(Document extract)

Sarah C - Nusfjord, Piepmatz & Scarabya
June was a great month for gaming, especially because it included the UK Games Expo (highlight of my year so far, as well as getting married, of course!). I was able to play many different games, both old and new, and there were too many great games to name them all! Here are a few of my main highlights:
My husband’s favourite games are Agricola and Le Havre, while I am more a fan of Patchwork and Cottage Garden. As a result, my biggest surprise of the month was how much I love Uwe Rosenberg’s Nusfjord! We played it twice in two days, and then introduced it to friends. Nusfjord uses the worker placement mechanism, but it also introduces shares, which is an exciting addition. Selling your shares is a quick way to make cash, but if another player buys your shares, you will be giving them your fish at the start of each round!
I seem to be hot on my birds at the moment, loving both Wingspan and Piepmatz! In Piepmatz, players play cards at the feeder to collect seeds and birds. At the end of the game, mated bird pairs and seeds score points, but you have to have the majority of one species to score single bird cards. This beautiful little game will be perfect for summer holidays and works well with just two players.

(Data extracts)
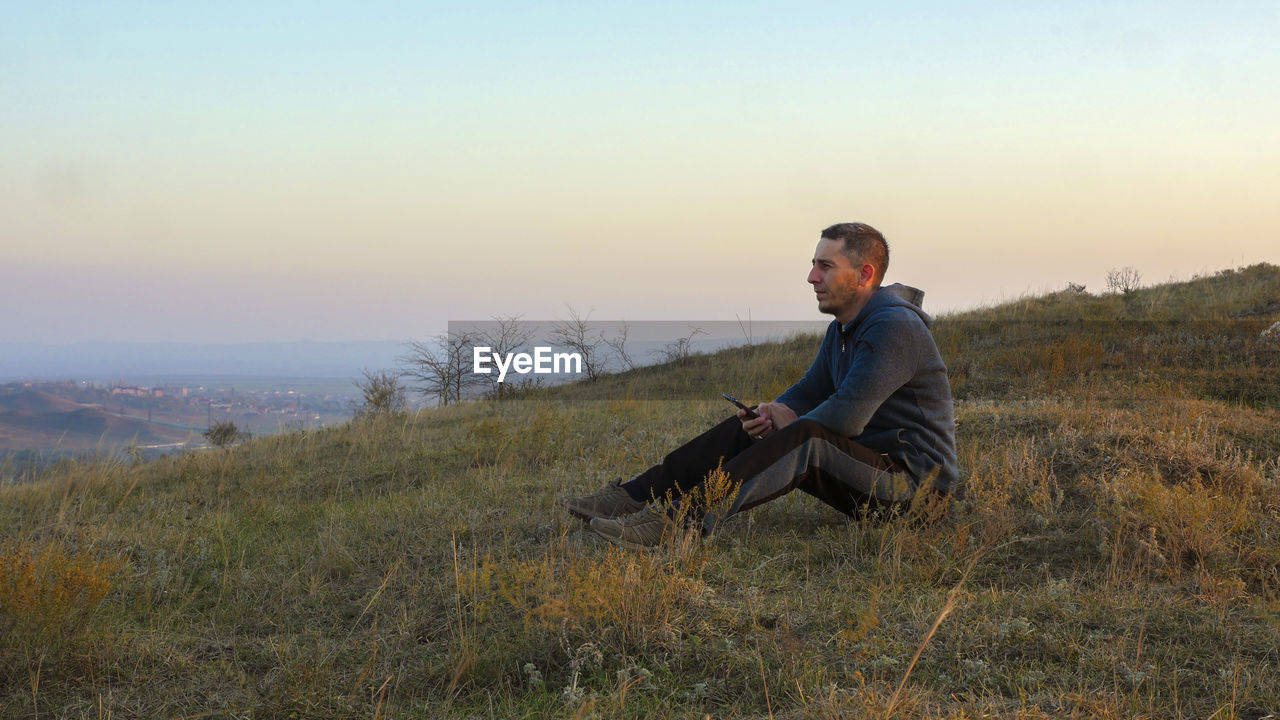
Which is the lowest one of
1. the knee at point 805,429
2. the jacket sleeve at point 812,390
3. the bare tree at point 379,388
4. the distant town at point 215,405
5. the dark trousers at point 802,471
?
the distant town at point 215,405

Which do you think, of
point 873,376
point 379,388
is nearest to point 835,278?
point 873,376

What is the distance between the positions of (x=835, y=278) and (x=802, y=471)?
103 centimetres

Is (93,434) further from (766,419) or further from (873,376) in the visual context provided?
(873,376)

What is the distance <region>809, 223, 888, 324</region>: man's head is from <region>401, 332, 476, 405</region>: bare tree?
1817 cm

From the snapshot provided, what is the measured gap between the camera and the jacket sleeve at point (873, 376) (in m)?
3.95

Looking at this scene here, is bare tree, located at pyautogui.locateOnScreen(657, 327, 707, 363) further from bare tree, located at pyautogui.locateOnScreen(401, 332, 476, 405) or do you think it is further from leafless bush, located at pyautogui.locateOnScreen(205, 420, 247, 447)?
leafless bush, located at pyautogui.locateOnScreen(205, 420, 247, 447)

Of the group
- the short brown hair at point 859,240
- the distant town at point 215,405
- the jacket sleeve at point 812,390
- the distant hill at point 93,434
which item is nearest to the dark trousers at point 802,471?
the jacket sleeve at point 812,390

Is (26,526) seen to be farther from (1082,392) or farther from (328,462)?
(1082,392)

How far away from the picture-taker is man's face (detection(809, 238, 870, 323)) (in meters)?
4.28

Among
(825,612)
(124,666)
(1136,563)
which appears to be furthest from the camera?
(1136,563)

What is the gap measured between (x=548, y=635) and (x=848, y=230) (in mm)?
2487

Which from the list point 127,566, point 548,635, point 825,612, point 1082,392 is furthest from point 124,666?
point 1082,392

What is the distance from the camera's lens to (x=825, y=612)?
3.38 meters

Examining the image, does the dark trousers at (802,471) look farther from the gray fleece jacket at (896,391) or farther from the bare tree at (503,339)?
the bare tree at (503,339)
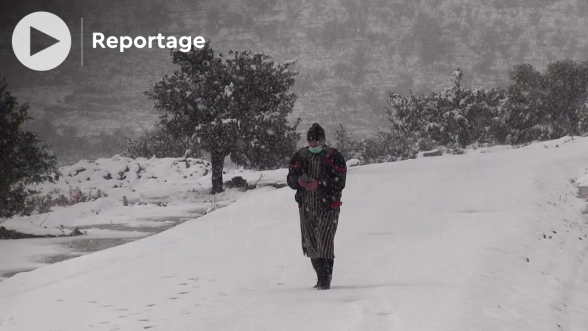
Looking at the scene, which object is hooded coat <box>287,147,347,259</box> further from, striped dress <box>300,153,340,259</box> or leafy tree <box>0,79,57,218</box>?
leafy tree <box>0,79,57,218</box>

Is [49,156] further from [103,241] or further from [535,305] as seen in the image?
[535,305]

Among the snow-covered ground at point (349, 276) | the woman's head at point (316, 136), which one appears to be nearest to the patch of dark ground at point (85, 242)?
the snow-covered ground at point (349, 276)

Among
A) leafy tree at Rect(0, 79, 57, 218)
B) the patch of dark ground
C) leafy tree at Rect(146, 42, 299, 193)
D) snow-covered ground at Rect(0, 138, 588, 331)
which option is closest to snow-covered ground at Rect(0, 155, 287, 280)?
the patch of dark ground

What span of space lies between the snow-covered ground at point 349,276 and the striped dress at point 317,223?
0.54 meters

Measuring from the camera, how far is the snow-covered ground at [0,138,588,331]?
8.03 metres

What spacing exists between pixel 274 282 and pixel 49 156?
12428mm

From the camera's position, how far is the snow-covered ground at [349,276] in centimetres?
803

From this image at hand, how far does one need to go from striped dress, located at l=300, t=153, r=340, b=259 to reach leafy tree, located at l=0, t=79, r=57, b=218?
12.9 meters

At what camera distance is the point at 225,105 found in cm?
3503

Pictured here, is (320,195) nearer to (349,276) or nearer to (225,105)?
(349,276)

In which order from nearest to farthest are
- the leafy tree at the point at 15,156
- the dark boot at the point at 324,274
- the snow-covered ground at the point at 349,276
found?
1. the snow-covered ground at the point at 349,276
2. the dark boot at the point at 324,274
3. the leafy tree at the point at 15,156

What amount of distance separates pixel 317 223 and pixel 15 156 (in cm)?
1358

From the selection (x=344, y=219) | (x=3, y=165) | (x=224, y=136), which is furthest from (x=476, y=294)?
(x=224, y=136)

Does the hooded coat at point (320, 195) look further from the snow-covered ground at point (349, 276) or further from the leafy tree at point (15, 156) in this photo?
the leafy tree at point (15, 156)
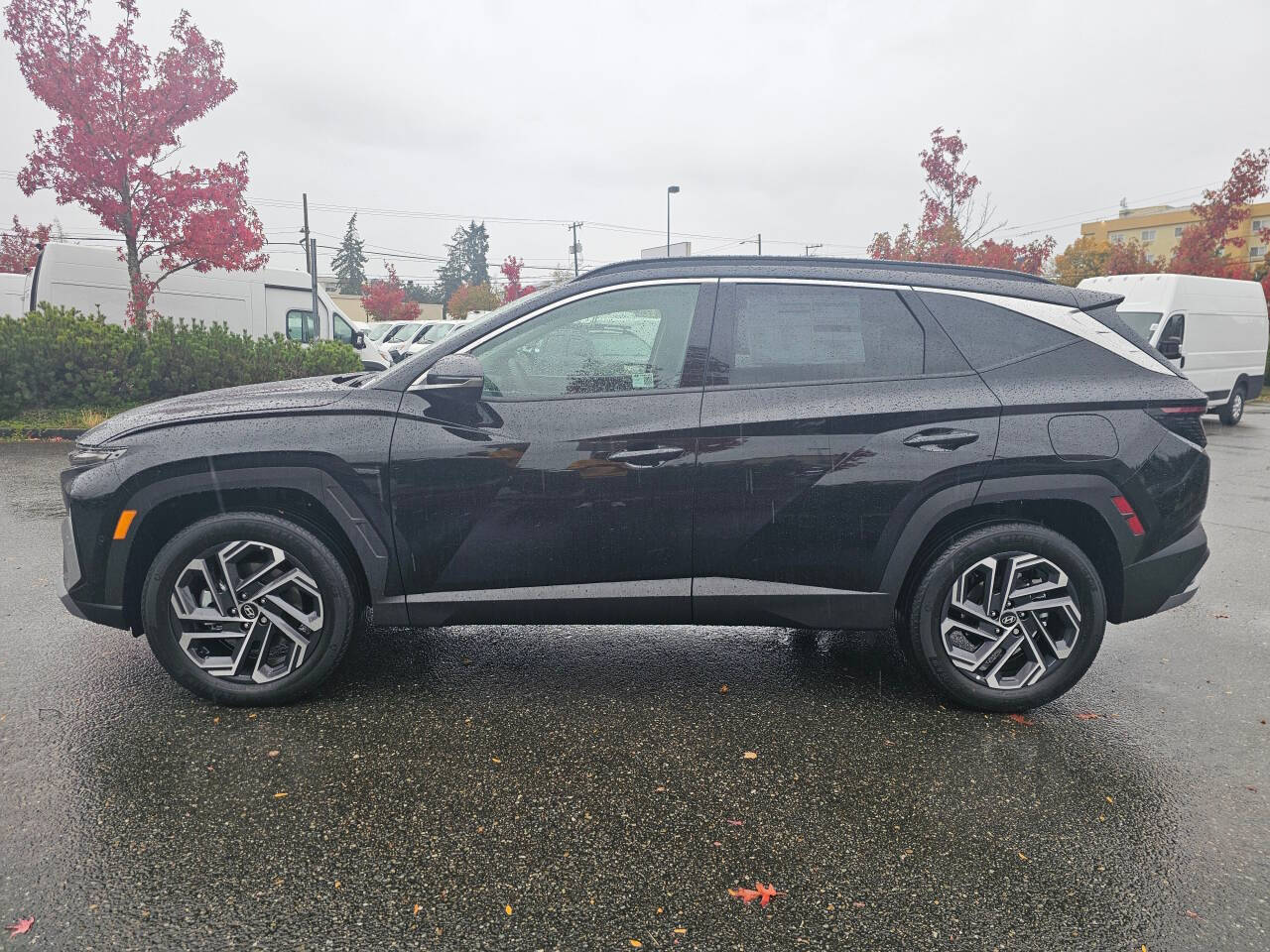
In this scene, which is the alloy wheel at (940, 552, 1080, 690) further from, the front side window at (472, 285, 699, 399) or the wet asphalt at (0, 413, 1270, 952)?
the front side window at (472, 285, 699, 399)

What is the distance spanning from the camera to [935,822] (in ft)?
9.13

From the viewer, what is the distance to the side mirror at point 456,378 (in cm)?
340

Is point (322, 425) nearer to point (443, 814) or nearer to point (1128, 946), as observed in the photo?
point (443, 814)

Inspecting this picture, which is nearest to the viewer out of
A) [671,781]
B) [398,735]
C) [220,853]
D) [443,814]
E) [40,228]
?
[220,853]

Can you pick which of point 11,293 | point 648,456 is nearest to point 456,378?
point 648,456

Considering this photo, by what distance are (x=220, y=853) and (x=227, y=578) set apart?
121cm

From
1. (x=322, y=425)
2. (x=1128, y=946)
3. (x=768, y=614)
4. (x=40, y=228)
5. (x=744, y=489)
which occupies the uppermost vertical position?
(x=40, y=228)

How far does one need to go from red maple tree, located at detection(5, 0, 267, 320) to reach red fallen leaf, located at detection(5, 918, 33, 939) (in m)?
15.7

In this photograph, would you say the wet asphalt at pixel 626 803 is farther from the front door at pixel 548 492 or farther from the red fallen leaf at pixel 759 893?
the front door at pixel 548 492

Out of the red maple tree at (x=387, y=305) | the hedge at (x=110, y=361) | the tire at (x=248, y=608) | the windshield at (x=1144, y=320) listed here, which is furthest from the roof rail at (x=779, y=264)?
the red maple tree at (x=387, y=305)

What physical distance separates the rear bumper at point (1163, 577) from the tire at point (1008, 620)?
129 millimetres

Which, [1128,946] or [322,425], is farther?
[322,425]

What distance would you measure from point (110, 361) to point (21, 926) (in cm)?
1277

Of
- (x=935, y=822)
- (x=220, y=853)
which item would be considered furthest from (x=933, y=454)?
(x=220, y=853)
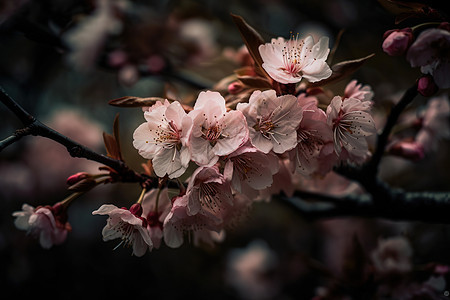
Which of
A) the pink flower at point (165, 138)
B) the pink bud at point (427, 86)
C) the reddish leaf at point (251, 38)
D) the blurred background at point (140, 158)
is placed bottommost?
the blurred background at point (140, 158)

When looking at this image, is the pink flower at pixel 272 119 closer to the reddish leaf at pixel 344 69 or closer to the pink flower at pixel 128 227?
the reddish leaf at pixel 344 69

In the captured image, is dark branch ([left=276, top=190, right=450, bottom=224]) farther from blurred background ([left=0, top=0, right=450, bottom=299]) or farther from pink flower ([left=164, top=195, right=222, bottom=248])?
pink flower ([left=164, top=195, right=222, bottom=248])

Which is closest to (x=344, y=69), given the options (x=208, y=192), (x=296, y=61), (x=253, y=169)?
(x=296, y=61)

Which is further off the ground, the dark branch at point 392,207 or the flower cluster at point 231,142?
the flower cluster at point 231,142

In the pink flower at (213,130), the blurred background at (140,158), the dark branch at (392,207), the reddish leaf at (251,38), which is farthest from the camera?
the blurred background at (140,158)

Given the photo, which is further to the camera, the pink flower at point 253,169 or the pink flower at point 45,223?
the pink flower at point 45,223

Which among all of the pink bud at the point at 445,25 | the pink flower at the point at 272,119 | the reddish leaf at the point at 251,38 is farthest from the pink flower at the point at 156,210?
the pink bud at the point at 445,25

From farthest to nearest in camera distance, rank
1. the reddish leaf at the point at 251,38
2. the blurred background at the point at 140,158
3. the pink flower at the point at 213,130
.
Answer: the blurred background at the point at 140,158 < the reddish leaf at the point at 251,38 < the pink flower at the point at 213,130
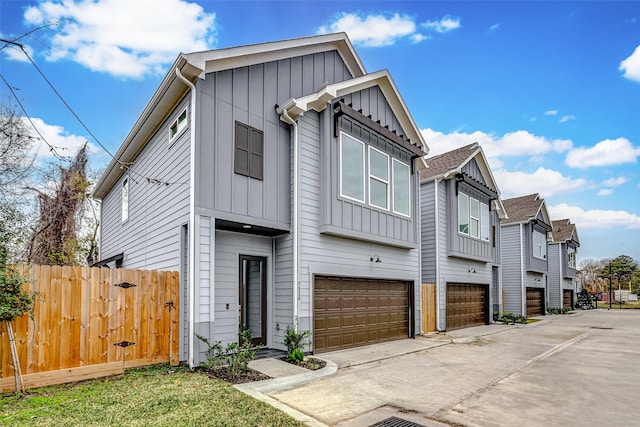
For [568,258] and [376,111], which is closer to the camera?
[376,111]

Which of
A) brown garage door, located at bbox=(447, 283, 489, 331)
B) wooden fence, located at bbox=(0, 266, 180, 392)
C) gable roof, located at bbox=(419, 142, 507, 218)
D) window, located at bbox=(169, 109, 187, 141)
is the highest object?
gable roof, located at bbox=(419, 142, 507, 218)

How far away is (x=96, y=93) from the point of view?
42.9 feet

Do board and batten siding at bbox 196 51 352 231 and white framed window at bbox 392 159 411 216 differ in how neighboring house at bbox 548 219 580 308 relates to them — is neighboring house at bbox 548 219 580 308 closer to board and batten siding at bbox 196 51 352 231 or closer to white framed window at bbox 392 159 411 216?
white framed window at bbox 392 159 411 216

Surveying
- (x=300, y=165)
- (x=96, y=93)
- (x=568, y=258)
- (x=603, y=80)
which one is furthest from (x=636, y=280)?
(x=96, y=93)

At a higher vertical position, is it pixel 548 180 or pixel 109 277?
pixel 548 180

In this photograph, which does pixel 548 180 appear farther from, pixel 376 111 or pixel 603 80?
pixel 376 111

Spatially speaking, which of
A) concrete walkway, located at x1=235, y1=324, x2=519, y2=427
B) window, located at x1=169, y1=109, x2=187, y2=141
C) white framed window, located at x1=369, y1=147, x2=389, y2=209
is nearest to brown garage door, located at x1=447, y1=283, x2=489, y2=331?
concrete walkway, located at x1=235, y1=324, x2=519, y2=427

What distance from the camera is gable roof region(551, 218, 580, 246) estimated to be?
100 feet

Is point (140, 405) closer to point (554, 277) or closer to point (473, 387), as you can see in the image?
point (473, 387)

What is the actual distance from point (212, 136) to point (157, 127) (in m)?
2.76

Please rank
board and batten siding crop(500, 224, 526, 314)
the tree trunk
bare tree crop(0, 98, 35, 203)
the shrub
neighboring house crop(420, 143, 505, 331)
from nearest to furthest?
the tree trunk → the shrub → bare tree crop(0, 98, 35, 203) → neighboring house crop(420, 143, 505, 331) → board and batten siding crop(500, 224, 526, 314)

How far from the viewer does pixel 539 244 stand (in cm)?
2581

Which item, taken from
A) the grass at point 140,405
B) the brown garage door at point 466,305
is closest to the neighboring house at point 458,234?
the brown garage door at point 466,305

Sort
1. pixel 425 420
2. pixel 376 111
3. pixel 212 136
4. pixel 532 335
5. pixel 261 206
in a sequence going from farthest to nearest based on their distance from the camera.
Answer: pixel 532 335 → pixel 376 111 → pixel 261 206 → pixel 212 136 → pixel 425 420
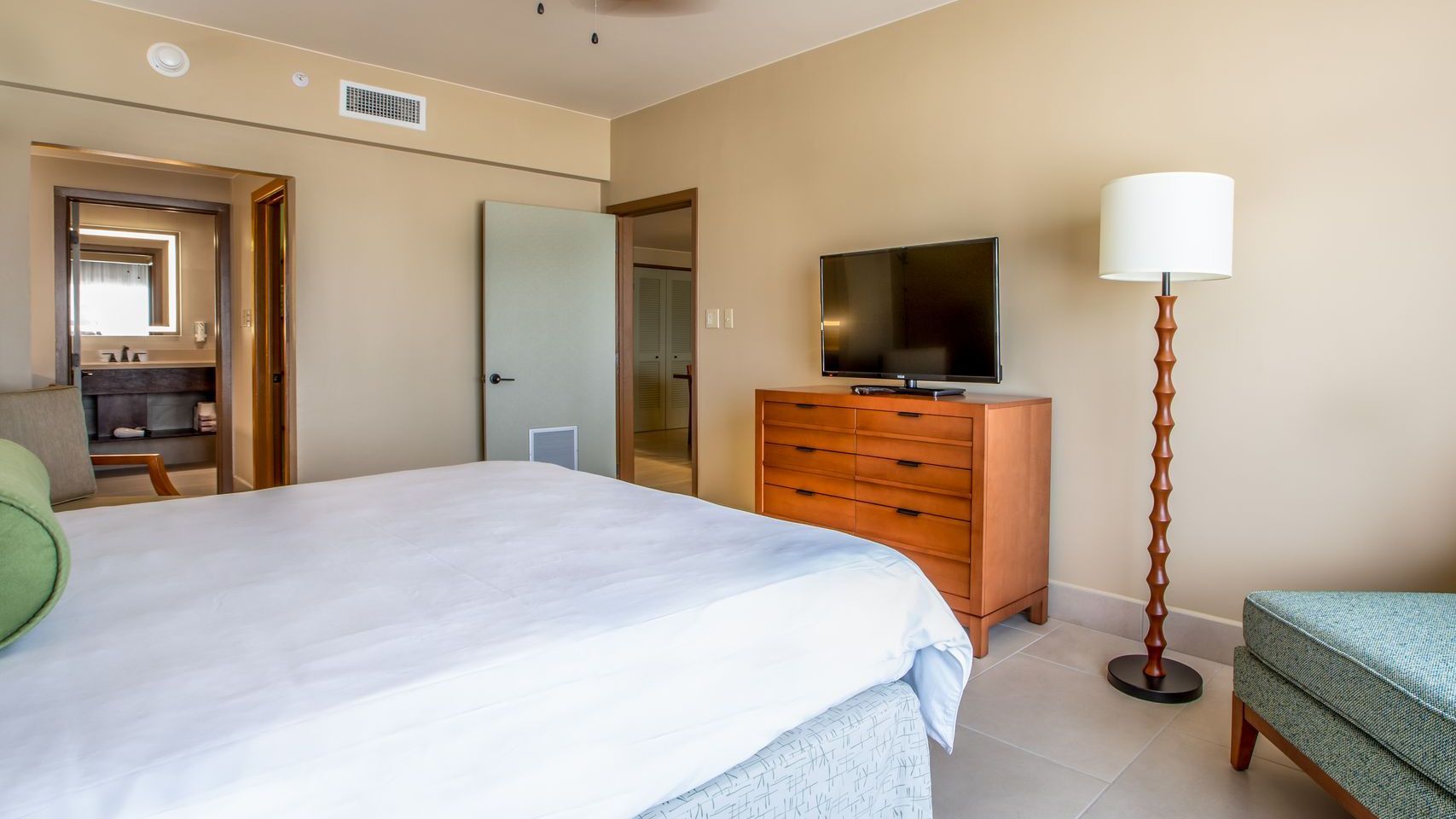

(Required work)
Can you repeat the board game highlights piece above word for word, from its header line to its final sentence?

(Task answer)
Sarah C - Nusfjord, Piepmatz & Scarabya
June was a great month for gaming, especially because it included the UK Games Expo (highlight of my year so far, as well as getting married, of course!). I was able to play many different games, both old and new, and there were too many great games to name them all! Here are a few of my main highlights:
My husband’s favourite games are Agricola and Le Havre, while I am more a fan of Patchwork and Cottage Garden. As a result, my biggest surprise of the month was how much I love Uwe Rosenberg’s Nusfjord! We played it twice in two days, and then introduced it to friends. Nusfjord uses the worker placement mechanism, but it also introduces shares, which is an exciting addition. Selling your shares is a quick way to make cash, but if another player buys your shares, you will be giving them your fish at the start of each round!
I seem to be hot on my birds at the moment, loving both Wingspan and Piepmatz! In Piepmatz, players play cards at the feeder to collect seeds and birds. At the end of the game, mated bird pairs and seeds score points, but you have to have the majority of one species to score single bird cards. This beautiful little game will be perfect for summer holidays and works well with just two players.